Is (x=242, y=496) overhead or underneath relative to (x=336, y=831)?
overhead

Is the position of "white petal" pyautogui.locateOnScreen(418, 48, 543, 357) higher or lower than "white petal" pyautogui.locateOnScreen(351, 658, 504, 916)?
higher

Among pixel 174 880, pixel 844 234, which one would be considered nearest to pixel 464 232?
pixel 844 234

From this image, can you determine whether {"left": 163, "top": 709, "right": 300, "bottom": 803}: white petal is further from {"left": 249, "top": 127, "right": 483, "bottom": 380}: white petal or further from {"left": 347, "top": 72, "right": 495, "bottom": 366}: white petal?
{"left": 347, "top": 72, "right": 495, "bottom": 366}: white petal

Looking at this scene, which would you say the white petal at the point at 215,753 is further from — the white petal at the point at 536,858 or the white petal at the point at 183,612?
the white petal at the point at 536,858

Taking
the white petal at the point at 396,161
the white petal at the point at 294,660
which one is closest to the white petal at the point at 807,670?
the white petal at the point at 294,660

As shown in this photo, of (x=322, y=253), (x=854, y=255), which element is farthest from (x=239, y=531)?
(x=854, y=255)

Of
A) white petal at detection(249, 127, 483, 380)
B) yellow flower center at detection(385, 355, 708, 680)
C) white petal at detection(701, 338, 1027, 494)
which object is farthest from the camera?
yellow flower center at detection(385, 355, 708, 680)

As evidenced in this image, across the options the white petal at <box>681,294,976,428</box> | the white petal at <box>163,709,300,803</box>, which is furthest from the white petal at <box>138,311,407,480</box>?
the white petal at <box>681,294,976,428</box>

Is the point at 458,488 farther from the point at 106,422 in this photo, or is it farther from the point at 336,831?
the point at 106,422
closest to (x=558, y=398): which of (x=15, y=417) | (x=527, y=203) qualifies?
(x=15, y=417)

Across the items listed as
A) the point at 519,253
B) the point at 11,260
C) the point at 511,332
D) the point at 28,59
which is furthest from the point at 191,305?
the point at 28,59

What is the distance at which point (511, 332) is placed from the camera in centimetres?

+--

Given request
Copy all of the records above word for word, keeping every line as it appears.

The answer
Is (x=242, y=496) overhead or underneath relative to (x=336, y=831)?
overhead

Is the position of "white petal" pyautogui.locateOnScreen(418, 48, 543, 357) higher or lower than "white petal" pyautogui.locateOnScreen(351, 658, 504, 916)?
higher

Among pixel 174 880, pixel 844 234, which one would be considered nearest to pixel 464 232?
pixel 844 234

From this image, can you determine whether {"left": 163, "top": 709, "right": 300, "bottom": 803}: white petal is further from {"left": 249, "top": 127, "right": 483, "bottom": 380}: white petal or further from {"left": 347, "top": 72, "right": 495, "bottom": 366}: white petal?
{"left": 347, "top": 72, "right": 495, "bottom": 366}: white petal

Looking at this scene, which would you say the white petal at the point at 215,753 is further from — the white petal at the point at 536,858 or the white petal at the point at 183,612?
the white petal at the point at 536,858

Taking
the white petal at the point at 396,161
the white petal at the point at 294,660
which one is closest to the white petal at the point at 807,670?
the white petal at the point at 294,660

As shown in this photo, of (x=322, y=253), (x=854, y=255), which element is farthest from (x=239, y=531)?
(x=854, y=255)

Of
A) white petal at detection(249, 127, 483, 380)
B) yellow flower center at detection(385, 355, 708, 680)
C) white petal at detection(701, 338, 1027, 494)
which object is farthest from the camera?
yellow flower center at detection(385, 355, 708, 680)

As evidenced in this image, across the options the white petal at <box>681,294,976,428</box> | the white petal at <box>163,709,300,803</box>, which is furthest from the white petal at <box>138,311,407,480</box>?
the white petal at <box>681,294,976,428</box>

Is the point at 458,488 farther from the point at 106,422 in this photo, or is it farther from the point at 336,831?
the point at 106,422
closest to (x=558, y=398): which of (x=15, y=417) | (x=527, y=203) qualifies?
(x=15, y=417)

Across the items listed as
A) the point at 519,253
B) the point at 11,260
C) the point at 511,332
D) the point at 28,59
which is furthest from the point at 191,305?
the point at 28,59

What is the distance at which point (511, 332) is placed from the camera in centimetres?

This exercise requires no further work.